From mboxrd@z Thu Jan  1 00:00:00 1970
Return-Path: <linux-kernel-owner@vger.kernel.org>
Received: (majordomo@vger.kernel.org) by vger.kernel.org via listexpand
        id S1752687AbeDQUQ5 (ORCPT <rfc822;w@1wt.eu>);
        Tue, 17 Apr 2018 16:16:57 -0400
Received: from mx3-rdu2.redhat.com ([66.187.233.73]:33900 "EHLO mx1.redhat.com"
        rhost-flags-OK-OK-OK-FAIL) by vger.kernel.org with ESMTP
        id S1752043AbeDQUQ4 (ORCPT <rfc822;linux-kernel@vger.kernel.org>);
        Tue, 17 Apr 2018 16:16:56 -0400
Date: Tue, 17 Apr 2018 15:16:55 -0500
From: Josh Poimboeuf <jpoimboe@redhat.com>
To: Borislav Petkov <bp@alien8.de>
Cc: Linus Torvalds <torvalds@linux-foundation.org>,
        X86 ML <x86@kernel.org>, Andy Lutomirski <luto@amacapital.net>,
        Peter Zijlstra <peterz@infradead.org>,
        LKML <linux-kernel@vger.kernel.org>
Subject: Re: [PATCH 0/9] x86/dumpstack: Cleanups and user opcode bytes Code:
 section, v2
Message-ID: <20180417201655.szlq2oxur4mg24uh@treble>
References: <20180315154448.16222-1-bp@alien8.de>
 <CA+55aFyvwdG49eCgX9Bs9UGEo4VWgS7dY6ZuEkBuugxTR58GnA@mail.gmail.com>
 <20180417144042.GB20840@pd.tnic>
MIME-Version: 1.0
Content-Type: text/plain; charset=utf-8
Content-Disposition: inline
In-Reply-To: <20180417144042.GB20840@pd.tnic>
User-Agent: Mutt/1.6.0.1 (2016-04-01)
Sender: linux-kernel-owner@vger.kernel.org
List-ID: <linux-kernel.vger.kernel.org>
X-Mailing-List: linux-kernel@vger.kernel.org

On Tue, Apr 17, 2018 at 04:40:42PM +0200, Borislav Petkov wrote:
> On Thu, Mar 15, 2018 at 10:51:06AM -0700, Linus Torvalds wrote:
> > This version looks ok to me.

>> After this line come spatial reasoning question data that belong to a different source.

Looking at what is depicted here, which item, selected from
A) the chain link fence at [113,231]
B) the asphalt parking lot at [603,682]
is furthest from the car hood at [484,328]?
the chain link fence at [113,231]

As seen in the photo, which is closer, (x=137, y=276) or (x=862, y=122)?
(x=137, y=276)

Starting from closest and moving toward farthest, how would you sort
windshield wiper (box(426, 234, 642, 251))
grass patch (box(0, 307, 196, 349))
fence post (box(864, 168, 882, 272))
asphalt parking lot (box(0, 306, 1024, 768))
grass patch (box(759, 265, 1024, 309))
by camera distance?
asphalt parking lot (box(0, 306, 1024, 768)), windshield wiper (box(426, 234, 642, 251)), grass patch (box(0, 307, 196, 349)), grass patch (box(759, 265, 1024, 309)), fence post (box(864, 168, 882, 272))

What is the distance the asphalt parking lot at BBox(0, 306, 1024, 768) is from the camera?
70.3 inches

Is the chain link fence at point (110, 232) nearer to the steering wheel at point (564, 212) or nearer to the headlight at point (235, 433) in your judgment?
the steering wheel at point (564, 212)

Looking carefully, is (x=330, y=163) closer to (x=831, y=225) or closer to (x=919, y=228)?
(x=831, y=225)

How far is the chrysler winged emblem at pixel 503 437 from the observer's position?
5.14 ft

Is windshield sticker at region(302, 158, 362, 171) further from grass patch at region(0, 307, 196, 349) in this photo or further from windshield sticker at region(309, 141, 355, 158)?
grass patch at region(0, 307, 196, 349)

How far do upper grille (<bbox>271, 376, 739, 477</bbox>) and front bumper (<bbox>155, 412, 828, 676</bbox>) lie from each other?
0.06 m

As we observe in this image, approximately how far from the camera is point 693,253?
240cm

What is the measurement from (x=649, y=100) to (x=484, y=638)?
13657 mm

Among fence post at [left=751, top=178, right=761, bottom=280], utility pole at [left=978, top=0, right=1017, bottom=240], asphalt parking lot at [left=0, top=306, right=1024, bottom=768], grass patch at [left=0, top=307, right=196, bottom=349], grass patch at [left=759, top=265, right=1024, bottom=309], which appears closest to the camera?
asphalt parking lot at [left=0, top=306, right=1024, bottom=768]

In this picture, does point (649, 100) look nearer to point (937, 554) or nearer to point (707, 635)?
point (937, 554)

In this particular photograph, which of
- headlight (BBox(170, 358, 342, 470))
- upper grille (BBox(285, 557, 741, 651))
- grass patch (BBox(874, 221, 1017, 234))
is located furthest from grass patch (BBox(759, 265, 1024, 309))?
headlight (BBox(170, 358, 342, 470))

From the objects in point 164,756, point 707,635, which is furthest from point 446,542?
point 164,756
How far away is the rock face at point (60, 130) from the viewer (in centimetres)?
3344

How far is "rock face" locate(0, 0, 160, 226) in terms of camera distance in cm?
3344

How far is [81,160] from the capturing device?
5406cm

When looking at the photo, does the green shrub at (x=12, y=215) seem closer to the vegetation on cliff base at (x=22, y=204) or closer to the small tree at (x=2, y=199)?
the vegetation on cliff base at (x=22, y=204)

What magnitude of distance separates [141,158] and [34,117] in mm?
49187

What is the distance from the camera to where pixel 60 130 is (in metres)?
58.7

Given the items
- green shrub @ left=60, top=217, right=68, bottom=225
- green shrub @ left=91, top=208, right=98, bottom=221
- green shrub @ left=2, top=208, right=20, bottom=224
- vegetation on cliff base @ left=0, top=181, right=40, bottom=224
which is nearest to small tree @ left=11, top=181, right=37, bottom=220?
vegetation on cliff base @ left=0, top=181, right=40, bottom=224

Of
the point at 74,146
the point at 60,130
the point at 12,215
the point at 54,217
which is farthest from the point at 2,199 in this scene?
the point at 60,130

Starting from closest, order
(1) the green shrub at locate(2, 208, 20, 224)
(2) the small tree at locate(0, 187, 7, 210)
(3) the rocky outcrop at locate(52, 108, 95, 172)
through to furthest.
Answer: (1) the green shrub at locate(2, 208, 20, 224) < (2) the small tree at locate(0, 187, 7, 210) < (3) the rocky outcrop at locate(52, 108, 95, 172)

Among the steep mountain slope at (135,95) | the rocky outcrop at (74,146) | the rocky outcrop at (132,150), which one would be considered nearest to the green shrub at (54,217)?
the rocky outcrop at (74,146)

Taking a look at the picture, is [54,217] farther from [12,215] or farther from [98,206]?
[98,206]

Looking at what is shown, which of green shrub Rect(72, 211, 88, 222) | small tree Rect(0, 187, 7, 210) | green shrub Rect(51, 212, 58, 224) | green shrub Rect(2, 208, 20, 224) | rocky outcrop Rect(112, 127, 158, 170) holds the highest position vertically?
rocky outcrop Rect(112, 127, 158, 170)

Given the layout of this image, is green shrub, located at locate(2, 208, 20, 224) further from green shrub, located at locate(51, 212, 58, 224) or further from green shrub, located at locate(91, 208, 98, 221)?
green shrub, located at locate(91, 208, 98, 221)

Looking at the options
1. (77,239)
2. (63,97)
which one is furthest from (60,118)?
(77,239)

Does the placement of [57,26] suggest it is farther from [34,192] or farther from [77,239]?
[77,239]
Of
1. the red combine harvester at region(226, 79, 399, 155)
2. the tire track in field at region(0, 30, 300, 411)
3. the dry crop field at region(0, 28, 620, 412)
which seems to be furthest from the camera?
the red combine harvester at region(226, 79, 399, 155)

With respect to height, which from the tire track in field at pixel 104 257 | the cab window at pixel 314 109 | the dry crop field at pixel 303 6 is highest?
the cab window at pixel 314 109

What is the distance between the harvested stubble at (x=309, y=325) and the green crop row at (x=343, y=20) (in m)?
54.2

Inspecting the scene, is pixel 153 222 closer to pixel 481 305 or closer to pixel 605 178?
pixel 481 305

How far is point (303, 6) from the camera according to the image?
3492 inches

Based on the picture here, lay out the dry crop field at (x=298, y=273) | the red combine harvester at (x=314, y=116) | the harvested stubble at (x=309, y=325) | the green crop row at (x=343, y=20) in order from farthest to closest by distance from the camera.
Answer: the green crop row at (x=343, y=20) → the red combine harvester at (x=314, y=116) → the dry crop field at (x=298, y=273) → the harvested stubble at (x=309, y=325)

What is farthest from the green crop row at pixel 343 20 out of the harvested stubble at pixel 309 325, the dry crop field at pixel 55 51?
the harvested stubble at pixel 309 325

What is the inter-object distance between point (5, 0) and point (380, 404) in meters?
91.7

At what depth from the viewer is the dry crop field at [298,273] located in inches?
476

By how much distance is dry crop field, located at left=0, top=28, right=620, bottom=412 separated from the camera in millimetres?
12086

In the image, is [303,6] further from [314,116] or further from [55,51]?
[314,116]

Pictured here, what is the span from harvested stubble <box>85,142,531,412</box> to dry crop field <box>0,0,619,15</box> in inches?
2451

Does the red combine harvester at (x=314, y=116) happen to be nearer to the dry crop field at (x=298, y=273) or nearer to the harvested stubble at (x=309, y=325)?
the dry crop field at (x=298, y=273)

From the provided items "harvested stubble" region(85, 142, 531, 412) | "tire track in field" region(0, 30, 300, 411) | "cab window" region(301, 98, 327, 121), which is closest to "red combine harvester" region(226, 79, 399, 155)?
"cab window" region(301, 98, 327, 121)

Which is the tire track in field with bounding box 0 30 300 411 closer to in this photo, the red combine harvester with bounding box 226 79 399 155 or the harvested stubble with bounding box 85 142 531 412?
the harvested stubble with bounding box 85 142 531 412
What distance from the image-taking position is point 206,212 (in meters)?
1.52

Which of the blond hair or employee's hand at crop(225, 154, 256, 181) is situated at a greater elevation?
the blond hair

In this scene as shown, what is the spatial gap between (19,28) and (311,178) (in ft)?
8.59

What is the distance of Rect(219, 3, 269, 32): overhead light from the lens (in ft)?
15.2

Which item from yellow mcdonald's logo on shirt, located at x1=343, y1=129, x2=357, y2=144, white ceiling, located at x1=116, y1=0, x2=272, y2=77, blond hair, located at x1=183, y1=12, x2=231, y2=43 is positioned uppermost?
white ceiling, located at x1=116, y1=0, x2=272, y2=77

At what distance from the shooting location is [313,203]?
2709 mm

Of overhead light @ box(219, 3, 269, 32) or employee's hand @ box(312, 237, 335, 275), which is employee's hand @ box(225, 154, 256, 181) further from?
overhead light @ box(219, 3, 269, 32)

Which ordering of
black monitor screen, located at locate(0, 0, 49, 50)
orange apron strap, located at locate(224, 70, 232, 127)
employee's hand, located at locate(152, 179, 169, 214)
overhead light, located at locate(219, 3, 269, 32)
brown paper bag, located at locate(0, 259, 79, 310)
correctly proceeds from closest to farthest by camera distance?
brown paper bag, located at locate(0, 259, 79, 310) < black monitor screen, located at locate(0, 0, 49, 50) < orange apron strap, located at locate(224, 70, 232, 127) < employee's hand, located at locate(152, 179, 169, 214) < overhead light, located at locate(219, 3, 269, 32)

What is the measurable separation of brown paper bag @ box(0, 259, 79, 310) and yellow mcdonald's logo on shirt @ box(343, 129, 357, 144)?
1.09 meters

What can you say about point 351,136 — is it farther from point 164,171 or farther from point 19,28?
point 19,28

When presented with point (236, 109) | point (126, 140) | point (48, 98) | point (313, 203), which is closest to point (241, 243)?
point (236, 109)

I'm sure there's room for tweaking here,
> > but I'm not seeing anything alarming.
> 
> So I'm redoing the series ontop of 17-rc1 and I see a *lot* of output
> during testing. For example:
> 
> 1) is from the userspace fault, 2) is the panic from sysrq but then you have 3)
> which is
> 
> 	WARN_ON_ONCE(!cpu_online(new_cpu));
> 
> in set_task_cpu() and to top it all off, we have 4) coming from
> native_smp_send_reschedule():
> 
> static void native_smp_send_reschedule(int cpu)
> {
>         if (unlikely(cpu_is_offline(cpu))) {
>                 WARN(1, "sched: Unexpected reschedule of offline CPU#%d!\n", cpu);
> 
> so all the "fine tuning" we did to try to fit the most important splat
> on the screen is for shit because those loud WARNs simply pushed it all
> up into oblivion.
> 
> And the executive summary and registers are just as worthless in such a
> case.
> 
> We could start thinking about caching all that data from the very first
> splat, when we're not tainted yet and dump it last but then we can't
> even know what is going out last.
> 
> Not only because we can't guess from where stuff might warn and what
> could execute - the below splats case-in-point - also, and more
> importantly, we don't know how much of that data would actually go out
> as there are no guarantees *when* the machine will die and stop spewing
> to the serial port.
> 
> So maybe the most important splat coming out first is maybe a good thing
> because it has a higher chance of coming out before the box locks up
> completely.
> 
> So I guess we should keep hoping that serial console works and keeps on
> working...
> 
> Hmmm.

I don't think the stack tracing code could do anything better here.  #3
and #4 seem like an issue with the scheduler, it doesn't realize the
rest of the CPUs have all been taken offline due to the panic().

-- 
Josh